Gamma-ray Light Curves and Variability of Bright Fermi-Detected Blazars
A.A. Abdo, et al. (The Fermi Large Area Telescope Collaboration)

TL;DR
This study analyzes gamma-ray light curves of 106 bright Fermi-detected blazars, revealing their variability patterns, characteristic timescales, and differences among blazar types, providing new insights into their temporal behavior.
Contribution
It offers the first systematic characterization of variability for a large sample of Fermi blazars, including detailed power density spectra and flare analysis.
Findings
Over 50% of sources are variable.
Variation amplitudes are larger for FSRQs and LSP/ISP BL Lacs.

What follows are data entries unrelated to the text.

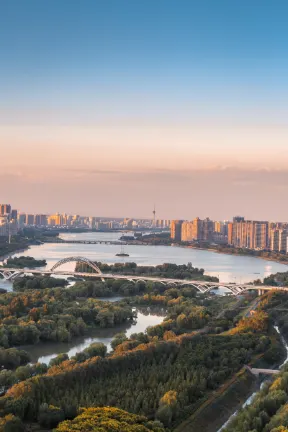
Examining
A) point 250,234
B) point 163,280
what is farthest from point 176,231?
point 163,280

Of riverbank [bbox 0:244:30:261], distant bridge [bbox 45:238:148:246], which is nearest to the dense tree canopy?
riverbank [bbox 0:244:30:261]

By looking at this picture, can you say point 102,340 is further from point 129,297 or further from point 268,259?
→ point 268,259

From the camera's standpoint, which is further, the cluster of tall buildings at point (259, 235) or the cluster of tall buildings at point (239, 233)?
the cluster of tall buildings at point (239, 233)

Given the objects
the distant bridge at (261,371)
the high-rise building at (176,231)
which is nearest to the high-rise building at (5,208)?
the high-rise building at (176,231)

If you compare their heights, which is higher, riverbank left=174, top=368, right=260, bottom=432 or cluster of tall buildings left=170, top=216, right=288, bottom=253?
cluster of tall buildings left=170, top=216, right=288, bottom=253

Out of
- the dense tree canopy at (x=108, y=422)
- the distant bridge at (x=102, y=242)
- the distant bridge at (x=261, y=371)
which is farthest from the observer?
the distant bridge at (x=102, y=242)

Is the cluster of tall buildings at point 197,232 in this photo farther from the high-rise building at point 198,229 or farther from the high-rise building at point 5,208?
the high-rise building at point 5,208

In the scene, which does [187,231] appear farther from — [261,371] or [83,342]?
[261,371]

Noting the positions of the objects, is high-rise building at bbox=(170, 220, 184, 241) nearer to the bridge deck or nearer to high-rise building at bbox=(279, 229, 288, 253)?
high-rise building at bbox=(279, 229, 288, 253)

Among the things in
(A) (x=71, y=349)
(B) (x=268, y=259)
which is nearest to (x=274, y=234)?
(B) (x=268, y=259)
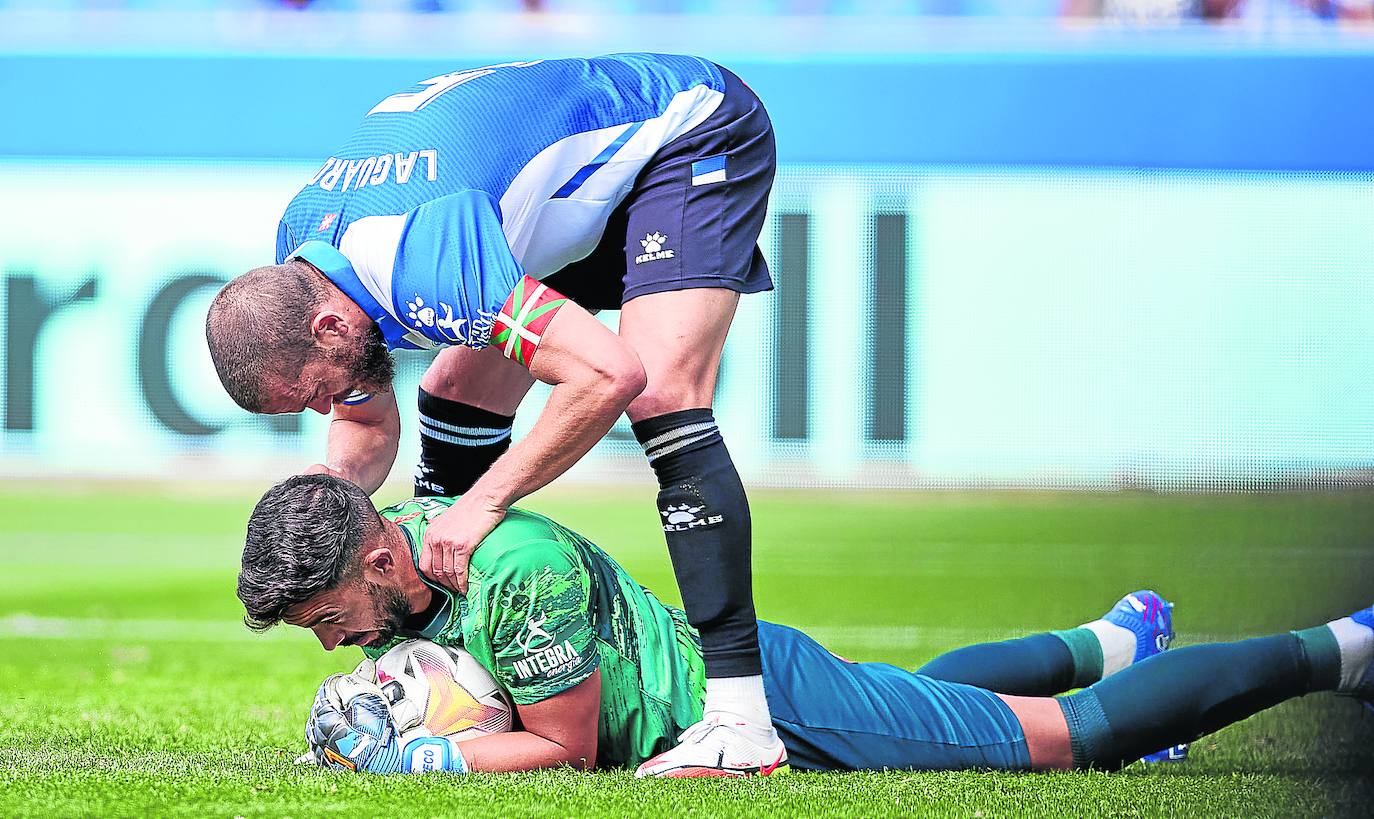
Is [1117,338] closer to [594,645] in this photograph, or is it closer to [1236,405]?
[1236,405]

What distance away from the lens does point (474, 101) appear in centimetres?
277

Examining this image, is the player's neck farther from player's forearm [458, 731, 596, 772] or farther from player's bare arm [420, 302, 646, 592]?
player's forearm [458, 731, 596, 772]

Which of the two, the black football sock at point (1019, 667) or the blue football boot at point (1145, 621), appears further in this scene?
the blue football boot at point (1145, 621)

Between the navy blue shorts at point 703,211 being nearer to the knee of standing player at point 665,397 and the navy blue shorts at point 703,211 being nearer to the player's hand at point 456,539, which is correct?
the knee of standing player at point 665,397

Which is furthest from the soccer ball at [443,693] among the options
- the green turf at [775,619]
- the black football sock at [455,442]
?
the black football sock at [455,442]

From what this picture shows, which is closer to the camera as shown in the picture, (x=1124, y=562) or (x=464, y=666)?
(x=464, y=666)

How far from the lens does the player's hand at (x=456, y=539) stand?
2465mm

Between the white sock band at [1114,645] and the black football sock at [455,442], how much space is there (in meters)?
1.30

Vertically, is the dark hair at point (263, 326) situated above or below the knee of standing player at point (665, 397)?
above

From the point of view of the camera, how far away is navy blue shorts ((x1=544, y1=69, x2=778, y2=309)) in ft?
9.31

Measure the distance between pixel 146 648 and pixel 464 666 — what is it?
336cm

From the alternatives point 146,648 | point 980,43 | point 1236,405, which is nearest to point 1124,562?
point 1236,405

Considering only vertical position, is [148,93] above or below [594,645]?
above

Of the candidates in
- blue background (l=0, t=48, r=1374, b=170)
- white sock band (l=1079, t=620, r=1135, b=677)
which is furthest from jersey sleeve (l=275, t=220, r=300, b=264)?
blue background (l=0, t=48, r=1374, b=170)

Autocorrelation timescales range from 4 to 12 weeks.
Abstract
This paper presents light curves and the first systematic characterization of variability of the 106 objects in the Fermi Large Area Telescope (LAT) Bright AGN Sample (LBAS). Weekly light curves obtained during the first 11 months of survey (August 04, 2008 - July 04, 2009), are tested for variability, and their properties are quantified through autocorrelation and structure function analysis. For the brightest sources power density spectra (PDS) and fit of the temporal structure of major flares is performed. More than 50% of the sources are variable, where high states do not exceed 1/4 of the total observation range. Variation amplitudes are larger for FSRQs and low/intermediate synchrotron peaked (LSP/ISP) BL Lac objects. Autocorrelation time scales vary from 4 to a dozen of weeks. Variable sources of the sample have 1/(f^{a}) PDS and show two modes: (1) rather constant baseline with…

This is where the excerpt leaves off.